- **PASSAGE**
■ ■ ■
Once your dog is consistently locating pieces of food, we can either pair that odor with an antler by hiding food and antlers together or teach the dog to target the antler without pairing.

If you are going to pair, just hide the antler and piece of food together. Continue rewarding for a successful search & find and eventually remove the piece of food from the hide area. The dog should begin to target the antler in anticipation of a receiving a reward from you. This is why it’s important to continue rewarding a successful search with food out of your pocket. The dog knows every time he found that odor in the past, it has earned him a reward so he will continue to search for it in anticipation of winning another reward.

I’ve trained a dog with pairing and I’ve trained a dog without pairing. Most dogs do better with either one or the other. If you’re not going to pair odors, you’ll have to teach the dog to target antlers with a technique dog trainers refer to as “shaping.” When shaping behaviors, all we are doing is fine-tuning a behavior that your dog already knows.

In a nutshell, we make the antler appealing and give the dog a reason to pick up. I might start off teasing the dog with an antler and rewarding him for chasing, pouncing on, or picking it up.

At first, you might just be rewarding the act of sniffing the antler.  If the dog occasionally picks it up, start administering rewards for that behavior only. If the dog picks it up and brings it to you, only reward that and not just picking the antler up and dropping it.

Dogs do what works. And any behavior that results in reward is more likely to be repeated.

The reward may come in the form of a piece of food or having the antler tossed for him. It really depends on what motivates the dog. Some are so motivated by play that the antler itself becomes a toy. Others are more motivated by the food they earn for picking the antler up and bringing it to your hand. Whatever the case may be, the reward adds value to the antlers and a highly motivated dog will not be able to resist picking them up to earn that reward.
■ ■ ■
- **TO BE DONE**
1. Locate every line in the entries below that contains the string "instances", matching case exactly, and copy each of those lines.
2. Resume the passage above on training a dog to find antlers, picking up after its last sentence.

Dataset records
■ ■ ■
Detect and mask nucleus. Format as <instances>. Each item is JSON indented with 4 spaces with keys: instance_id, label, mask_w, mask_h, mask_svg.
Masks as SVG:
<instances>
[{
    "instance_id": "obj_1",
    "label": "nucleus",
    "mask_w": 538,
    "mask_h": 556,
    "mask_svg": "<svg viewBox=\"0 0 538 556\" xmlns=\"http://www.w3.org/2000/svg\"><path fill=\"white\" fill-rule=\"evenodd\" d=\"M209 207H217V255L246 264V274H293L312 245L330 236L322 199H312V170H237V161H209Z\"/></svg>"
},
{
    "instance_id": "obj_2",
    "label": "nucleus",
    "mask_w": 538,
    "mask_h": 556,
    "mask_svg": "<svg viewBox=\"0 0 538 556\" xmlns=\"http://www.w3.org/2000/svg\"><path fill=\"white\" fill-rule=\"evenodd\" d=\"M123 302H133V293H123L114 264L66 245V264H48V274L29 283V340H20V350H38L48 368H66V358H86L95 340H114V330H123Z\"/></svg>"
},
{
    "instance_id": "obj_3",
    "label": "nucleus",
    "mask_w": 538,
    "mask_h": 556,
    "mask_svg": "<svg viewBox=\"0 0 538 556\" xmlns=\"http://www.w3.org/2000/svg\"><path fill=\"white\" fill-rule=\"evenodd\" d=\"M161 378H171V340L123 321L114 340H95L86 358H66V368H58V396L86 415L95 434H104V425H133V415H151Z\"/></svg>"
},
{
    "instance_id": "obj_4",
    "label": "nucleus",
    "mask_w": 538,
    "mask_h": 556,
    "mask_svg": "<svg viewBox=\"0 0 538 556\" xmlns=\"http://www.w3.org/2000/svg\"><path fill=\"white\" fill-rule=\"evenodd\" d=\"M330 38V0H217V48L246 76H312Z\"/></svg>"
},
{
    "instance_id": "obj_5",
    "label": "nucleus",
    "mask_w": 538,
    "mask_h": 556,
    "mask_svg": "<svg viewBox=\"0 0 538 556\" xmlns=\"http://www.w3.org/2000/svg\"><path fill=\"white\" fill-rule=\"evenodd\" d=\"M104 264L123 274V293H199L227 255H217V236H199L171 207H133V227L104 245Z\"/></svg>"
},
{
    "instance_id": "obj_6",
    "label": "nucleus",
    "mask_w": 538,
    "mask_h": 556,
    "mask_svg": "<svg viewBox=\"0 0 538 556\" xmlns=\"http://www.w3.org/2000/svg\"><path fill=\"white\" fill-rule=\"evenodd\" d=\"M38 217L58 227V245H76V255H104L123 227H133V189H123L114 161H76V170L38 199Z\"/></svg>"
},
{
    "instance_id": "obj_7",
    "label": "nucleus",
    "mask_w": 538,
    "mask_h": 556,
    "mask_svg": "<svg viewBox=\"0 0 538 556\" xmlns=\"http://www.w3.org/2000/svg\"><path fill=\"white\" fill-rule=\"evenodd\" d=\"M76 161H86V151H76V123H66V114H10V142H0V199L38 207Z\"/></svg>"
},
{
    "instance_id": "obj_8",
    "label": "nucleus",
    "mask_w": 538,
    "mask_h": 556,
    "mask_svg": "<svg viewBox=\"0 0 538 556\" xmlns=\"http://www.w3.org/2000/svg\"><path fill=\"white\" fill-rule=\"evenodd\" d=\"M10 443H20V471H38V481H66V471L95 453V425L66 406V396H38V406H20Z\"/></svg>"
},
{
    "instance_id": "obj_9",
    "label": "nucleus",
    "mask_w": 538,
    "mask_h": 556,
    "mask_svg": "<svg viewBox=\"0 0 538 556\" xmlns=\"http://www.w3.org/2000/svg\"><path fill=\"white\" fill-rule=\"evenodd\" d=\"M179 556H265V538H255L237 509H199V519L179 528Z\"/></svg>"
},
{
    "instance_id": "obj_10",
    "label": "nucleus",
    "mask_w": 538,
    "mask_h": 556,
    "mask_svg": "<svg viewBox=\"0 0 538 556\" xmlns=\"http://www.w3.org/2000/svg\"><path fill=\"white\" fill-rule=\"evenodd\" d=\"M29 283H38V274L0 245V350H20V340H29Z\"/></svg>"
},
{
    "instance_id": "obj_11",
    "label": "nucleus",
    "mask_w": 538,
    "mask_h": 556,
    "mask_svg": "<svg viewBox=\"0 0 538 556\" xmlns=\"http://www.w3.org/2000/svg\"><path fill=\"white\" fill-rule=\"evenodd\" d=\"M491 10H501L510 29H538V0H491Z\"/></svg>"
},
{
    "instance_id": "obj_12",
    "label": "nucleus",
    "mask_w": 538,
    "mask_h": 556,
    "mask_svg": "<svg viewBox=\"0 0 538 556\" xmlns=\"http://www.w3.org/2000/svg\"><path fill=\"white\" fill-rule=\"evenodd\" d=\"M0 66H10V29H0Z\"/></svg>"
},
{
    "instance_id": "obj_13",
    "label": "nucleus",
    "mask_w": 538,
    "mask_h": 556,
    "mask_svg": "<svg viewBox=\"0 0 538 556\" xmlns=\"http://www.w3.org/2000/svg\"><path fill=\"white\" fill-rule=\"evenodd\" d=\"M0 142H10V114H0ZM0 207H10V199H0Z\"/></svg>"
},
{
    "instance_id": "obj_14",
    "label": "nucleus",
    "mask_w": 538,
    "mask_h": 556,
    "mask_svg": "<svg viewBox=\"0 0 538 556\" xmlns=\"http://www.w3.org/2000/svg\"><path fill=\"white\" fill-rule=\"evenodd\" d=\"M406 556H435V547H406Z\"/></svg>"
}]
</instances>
■ ■ ■
- **RESULTS OF THE EXERCISE**
1.
Detect and mask nucleus. Format as <instances>. Each item is JSON indented with 4 spaces with keys: instance_id, label, mask_w, mask_h, mask_svg.
<instances>
</instances>

2.
If the dog loves to tug, tie the antler to a rope and drag or swing it around. Whatever it takes to get the dog engaged and then pay, pay, pay! by rewarding the dog with more play time or food. Every time he grabs the antler, chases it, or paws at it, praise and reward.

I am currently training a young dog that loves to find the antlers and play with them but he has a bad habit of taking them off then prancing around for a few seconds before laying down to chew on them or dropping them in favor of something else.

If your dog is doing this, put him on a long leash. Stand on the leash but make sure he has plenty of slack to run around. Now hand him the antler. Once he’s got it in his mouth, cup your hand under it. Don’t ask him to do anything and don’t try to take it away from him. Just wait it out. The instant he drops the antler, even if he doesn’t drop it in your hand, pick it up and hand it back to him. Better yet, toss it to him if he enjoys picking it up. Remember, antlers are hard and pointy and most dogs don’t enjoy playing “catch” with them. They’ll duck or dodge if an antler is thrown at their head. So be careful not to clock the dog while playing antler games.

 

In the next part of this blog, we will hide some antlers and begin showing the dog how to search for them. If you have any questions about any of the techniques up until now, please post them as I would love to answer them!

Lacy owners are always wanting to know what kinds of activities and training are fun to do with their working breed. Most of our dogs work seasonally which can mean weeks or months of down time.

Antler hunting is simple nose work and a fun search and scenting activity for virtually all dogs. It’s easy to learn and provides mental and physical stimulation.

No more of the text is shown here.